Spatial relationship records
+++
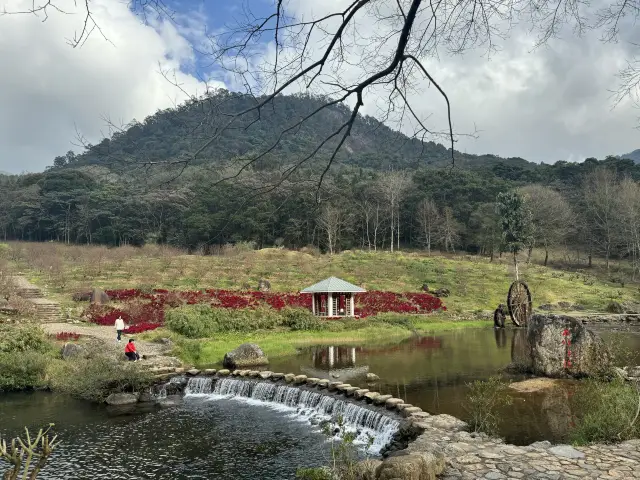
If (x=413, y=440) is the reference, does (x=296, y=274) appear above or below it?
above

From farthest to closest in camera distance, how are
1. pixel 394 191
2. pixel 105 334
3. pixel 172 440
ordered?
pixel 394 191, pixel 105 334, pixel 172 440

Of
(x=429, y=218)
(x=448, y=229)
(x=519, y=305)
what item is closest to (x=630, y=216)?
(x=448, y=229)

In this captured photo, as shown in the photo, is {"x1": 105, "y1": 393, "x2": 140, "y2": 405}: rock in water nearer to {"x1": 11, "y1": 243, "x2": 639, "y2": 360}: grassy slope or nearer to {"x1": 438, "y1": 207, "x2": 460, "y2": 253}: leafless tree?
{"x1": 11, "y1": 243, "x2": 639, "y2": 360}: grassy slope

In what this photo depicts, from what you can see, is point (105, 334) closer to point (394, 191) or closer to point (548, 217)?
point (394, 191)

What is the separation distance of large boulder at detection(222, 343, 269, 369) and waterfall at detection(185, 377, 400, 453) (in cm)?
242

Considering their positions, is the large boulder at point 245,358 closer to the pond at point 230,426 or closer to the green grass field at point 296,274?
the pond at point 230,426

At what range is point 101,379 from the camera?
1393cm

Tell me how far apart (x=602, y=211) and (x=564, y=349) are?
169ft

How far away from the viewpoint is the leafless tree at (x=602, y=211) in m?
55.4

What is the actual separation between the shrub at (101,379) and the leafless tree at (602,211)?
179 ft

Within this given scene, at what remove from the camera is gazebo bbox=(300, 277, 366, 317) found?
1132 inches

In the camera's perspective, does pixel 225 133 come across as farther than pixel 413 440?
No

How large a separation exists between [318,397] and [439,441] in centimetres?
552

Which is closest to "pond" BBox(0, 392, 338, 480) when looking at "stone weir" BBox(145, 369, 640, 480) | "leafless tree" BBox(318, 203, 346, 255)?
"stone weir" BBox(145, 369, 640, 480)
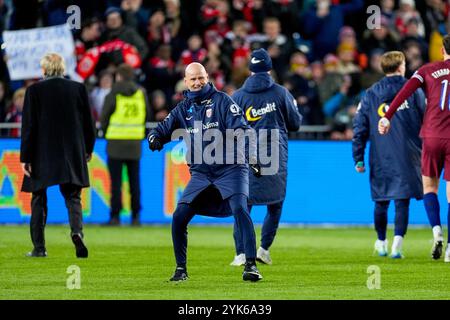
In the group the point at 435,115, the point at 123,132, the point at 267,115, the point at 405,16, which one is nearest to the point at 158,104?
the point at 123,132

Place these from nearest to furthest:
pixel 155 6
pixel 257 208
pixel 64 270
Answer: pixel 64 270
pixel 257 208
pixel 155 6

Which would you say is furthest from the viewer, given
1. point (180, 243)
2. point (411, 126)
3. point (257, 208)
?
point (257, 208)

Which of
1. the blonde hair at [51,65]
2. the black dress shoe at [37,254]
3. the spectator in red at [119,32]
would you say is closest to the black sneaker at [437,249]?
the black dress shoe at [37,254]

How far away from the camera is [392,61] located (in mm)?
15570

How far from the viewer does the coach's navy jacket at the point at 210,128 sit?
12086 mm

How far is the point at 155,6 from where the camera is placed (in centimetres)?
2439

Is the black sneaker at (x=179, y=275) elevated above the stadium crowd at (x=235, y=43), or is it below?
below

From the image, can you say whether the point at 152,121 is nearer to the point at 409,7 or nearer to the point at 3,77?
the point at 3,77

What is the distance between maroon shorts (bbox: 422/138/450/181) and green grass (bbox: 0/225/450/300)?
105 centimetres

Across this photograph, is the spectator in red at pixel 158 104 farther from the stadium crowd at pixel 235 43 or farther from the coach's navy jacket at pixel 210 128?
the coach's navy jacket at pixel 210 128

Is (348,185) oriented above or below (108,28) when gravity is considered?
below

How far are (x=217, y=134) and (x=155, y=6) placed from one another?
12623 millimetres

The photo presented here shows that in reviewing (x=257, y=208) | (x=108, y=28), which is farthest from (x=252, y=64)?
(x=108, y=28)
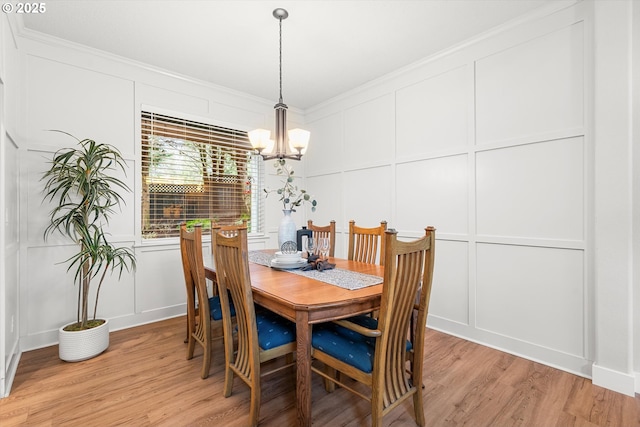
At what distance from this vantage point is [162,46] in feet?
9.32

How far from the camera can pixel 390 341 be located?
146cm

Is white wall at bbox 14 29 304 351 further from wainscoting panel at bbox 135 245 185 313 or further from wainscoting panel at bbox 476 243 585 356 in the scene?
wainscoting panel at bbox 476 243 585 356

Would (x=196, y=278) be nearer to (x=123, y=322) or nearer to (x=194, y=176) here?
(x=123, y=322)

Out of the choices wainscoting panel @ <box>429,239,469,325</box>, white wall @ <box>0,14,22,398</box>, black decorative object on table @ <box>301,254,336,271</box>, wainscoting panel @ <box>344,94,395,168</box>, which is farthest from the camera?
wainscoting panel @ <box>344,94,395,168</box>

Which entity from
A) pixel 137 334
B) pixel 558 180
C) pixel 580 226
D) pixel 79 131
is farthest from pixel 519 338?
pixel 79 131

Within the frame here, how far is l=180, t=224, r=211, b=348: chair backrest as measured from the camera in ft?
6.76

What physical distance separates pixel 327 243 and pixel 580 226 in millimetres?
1812

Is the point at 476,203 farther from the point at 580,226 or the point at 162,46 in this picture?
the point at 162,46

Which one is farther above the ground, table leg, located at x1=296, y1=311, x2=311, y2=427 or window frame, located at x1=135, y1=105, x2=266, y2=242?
window frame, located at x1=135, y1=105, x2=266, y2=242

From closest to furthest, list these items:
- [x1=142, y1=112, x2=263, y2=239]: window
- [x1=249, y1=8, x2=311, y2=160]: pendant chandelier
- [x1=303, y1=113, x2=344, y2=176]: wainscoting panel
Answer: [x1=249, y1=8, x2=311, y2=160]: pendant chandelier
[x1=142, y1=112, x2=263, y2=239]: window
[x1=303, y1=113, x2=344, y2=176]: wainscoting panel

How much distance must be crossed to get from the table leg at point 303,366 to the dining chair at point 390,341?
145 millimetres

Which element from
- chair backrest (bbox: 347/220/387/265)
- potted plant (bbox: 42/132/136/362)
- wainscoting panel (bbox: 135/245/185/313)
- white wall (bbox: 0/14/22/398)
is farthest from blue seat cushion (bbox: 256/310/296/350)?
wainscoting panel (bbox: 135/245/185/313)

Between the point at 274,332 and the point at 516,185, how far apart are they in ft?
7.20

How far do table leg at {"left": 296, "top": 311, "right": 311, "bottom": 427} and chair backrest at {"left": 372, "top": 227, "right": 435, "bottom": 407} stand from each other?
326 mm
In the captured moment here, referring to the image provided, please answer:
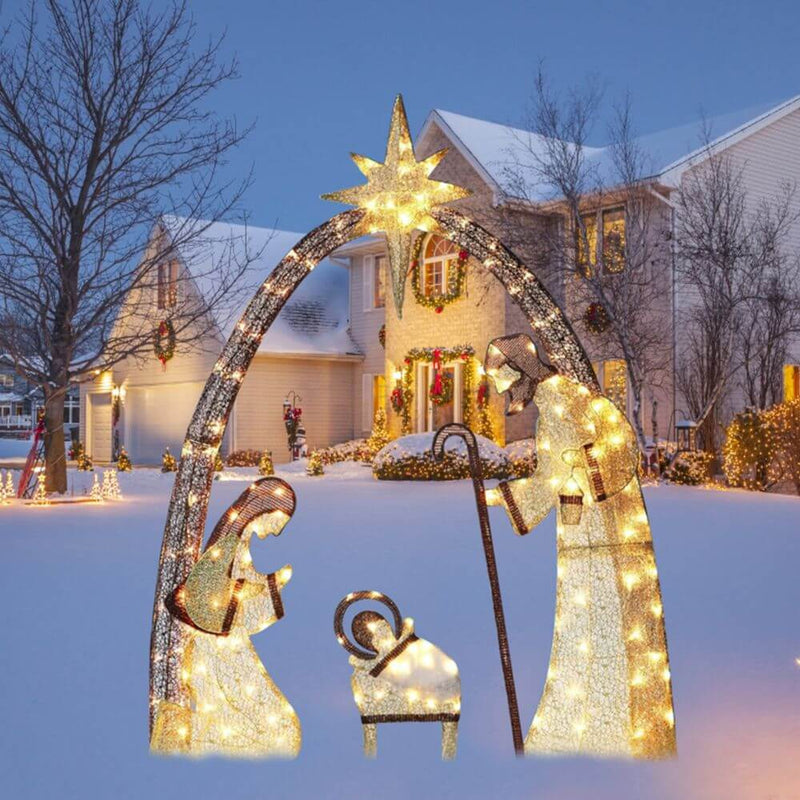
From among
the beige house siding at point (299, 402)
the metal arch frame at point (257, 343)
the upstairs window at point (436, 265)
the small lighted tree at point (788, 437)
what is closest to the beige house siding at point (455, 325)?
the upstairs window at point (436, 265)

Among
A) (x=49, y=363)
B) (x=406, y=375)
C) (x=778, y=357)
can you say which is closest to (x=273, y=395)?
(x=406, y=375)

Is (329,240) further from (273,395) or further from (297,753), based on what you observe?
(273,395)

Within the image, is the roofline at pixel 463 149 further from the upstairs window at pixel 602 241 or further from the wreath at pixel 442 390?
the wreath at pixel 442 390

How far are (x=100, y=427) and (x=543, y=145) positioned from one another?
1797 centimetres

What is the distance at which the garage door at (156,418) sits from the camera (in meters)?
27.9

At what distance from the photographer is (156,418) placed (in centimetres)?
2919

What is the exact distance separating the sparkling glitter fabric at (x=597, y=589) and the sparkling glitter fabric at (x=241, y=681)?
35.0 inches

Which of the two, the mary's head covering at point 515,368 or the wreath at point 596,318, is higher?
the wreath at point 596,318

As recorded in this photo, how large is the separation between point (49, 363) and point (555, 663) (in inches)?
533

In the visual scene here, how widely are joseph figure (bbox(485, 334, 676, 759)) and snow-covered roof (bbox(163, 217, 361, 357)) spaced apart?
20.8 meters

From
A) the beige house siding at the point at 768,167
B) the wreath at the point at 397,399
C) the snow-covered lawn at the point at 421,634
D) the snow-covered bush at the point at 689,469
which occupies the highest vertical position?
the beige house siding at the point at 768,167

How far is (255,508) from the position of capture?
3.57m

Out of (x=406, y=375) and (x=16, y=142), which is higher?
(x=16, y=142)

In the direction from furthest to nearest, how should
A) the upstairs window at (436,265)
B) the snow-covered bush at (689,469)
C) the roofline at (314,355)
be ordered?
the roofline at (314,355)
the upstairs window at (436,265)
the snow-covered bush at (689,469)
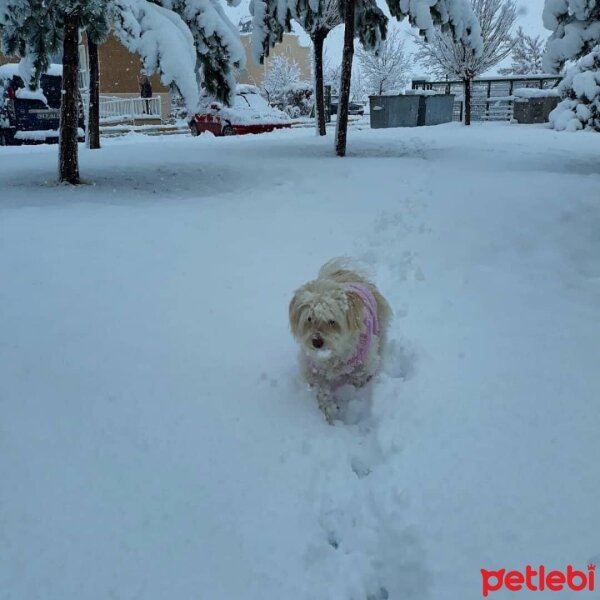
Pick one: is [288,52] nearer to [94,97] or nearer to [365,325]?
[94,97]

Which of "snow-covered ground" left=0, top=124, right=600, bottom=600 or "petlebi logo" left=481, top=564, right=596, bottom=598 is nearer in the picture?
"petlebi logo" left=481, top=564, right=596, bottom=598

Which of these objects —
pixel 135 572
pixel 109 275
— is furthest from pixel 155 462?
pixel 109 275

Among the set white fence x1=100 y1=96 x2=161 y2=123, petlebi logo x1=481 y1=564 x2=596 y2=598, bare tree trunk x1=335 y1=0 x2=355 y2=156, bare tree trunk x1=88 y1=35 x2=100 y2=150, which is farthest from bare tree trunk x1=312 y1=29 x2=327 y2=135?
petlebi logo x1=481 y1=564 x2=596 y2=598

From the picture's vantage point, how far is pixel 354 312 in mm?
3561

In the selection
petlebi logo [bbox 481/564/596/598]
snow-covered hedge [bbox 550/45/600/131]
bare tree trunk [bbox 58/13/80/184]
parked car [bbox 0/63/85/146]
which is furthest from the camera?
snow-covered hedge [bbox 550/45/600/131]

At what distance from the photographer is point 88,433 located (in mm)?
3279

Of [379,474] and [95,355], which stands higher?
[95,355]

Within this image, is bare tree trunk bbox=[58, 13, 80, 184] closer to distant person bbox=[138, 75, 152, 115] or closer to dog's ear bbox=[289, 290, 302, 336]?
dog's ear bbox=[289, 290, 302, 336]

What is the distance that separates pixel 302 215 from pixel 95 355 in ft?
14.3

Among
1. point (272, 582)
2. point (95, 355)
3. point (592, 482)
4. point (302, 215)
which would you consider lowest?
point (272, 582)

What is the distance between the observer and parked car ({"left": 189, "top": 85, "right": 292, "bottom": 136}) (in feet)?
67.5

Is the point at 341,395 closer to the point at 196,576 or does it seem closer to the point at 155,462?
the point at 155,462

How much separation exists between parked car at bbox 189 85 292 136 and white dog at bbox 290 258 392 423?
17820 millimetres

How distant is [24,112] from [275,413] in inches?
668
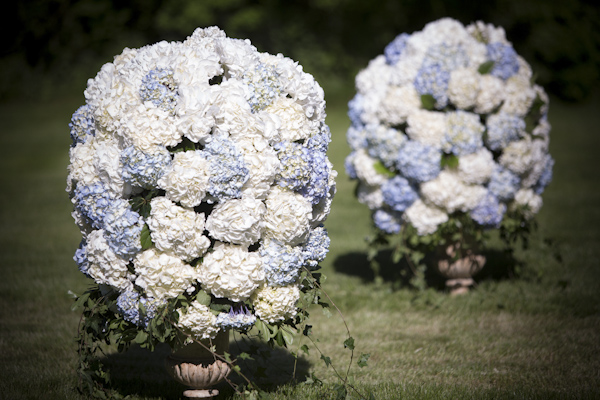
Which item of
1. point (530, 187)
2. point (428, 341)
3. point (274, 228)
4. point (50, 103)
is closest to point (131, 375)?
point (274, 228)

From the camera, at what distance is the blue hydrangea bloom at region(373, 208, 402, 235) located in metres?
5.82

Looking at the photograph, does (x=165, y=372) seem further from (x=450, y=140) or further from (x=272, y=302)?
(x=450, y=140)

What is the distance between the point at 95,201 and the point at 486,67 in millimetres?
3629

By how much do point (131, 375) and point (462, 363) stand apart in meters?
2.32

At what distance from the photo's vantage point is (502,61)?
563 centimetres

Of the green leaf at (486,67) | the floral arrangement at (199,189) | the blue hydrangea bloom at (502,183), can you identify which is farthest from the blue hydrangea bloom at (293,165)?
the green leaf at (486,67)

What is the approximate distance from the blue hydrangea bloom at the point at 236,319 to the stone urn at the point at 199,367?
270 millimetres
+++
> **Work to be completed**:
Reproduce word for word only the lines between the line containing "How much separation" and the end of the listing above, both included, and drop any pictures.

> **Answer for this exercise**:
How much separation exists between parked car at bbox 189 85 292 136 and white dog at bbox 290 258 392 423?
17820 millimetres

How distant is [24,112] from [275,413] in inches?
668
Which item of
1. point (530, 187)
2. point (428, 341)
3. point (274, 228)
4. point (50, 103)
is closest to point (131, 375)?
point (274, 228)

From the camera, at what distance is the blue hydrangea bloom at region(373, 208, 402, 235) located in metres?
5.82

Looking at the photograph, does (x=165, y=372) seem further from (x=450, y=140) or further from (x=272, y=302)?
(x=450, y=140)

What is the distance between the point at 95,201 and the point at 486,67 in millimetres?
3629

By how much do point (131, 375) and point (462, 363) stand apart in meters?
2.32

At what distance from the photo's vantage point is (502,61)?
563 centimetres

Of the green leaf at (486,67) | the floral arrangement at (199,189) | the blue hydrangea bloom at (502,183), can you identify which is farthest from the blue hydrangea bloom at (293,165)?
the green leaf at (486,67)

What is the approximate distance from the blue hydrangea bloom at the point at 236,319 to the stone urn at the point at 199,367?
270 millimetres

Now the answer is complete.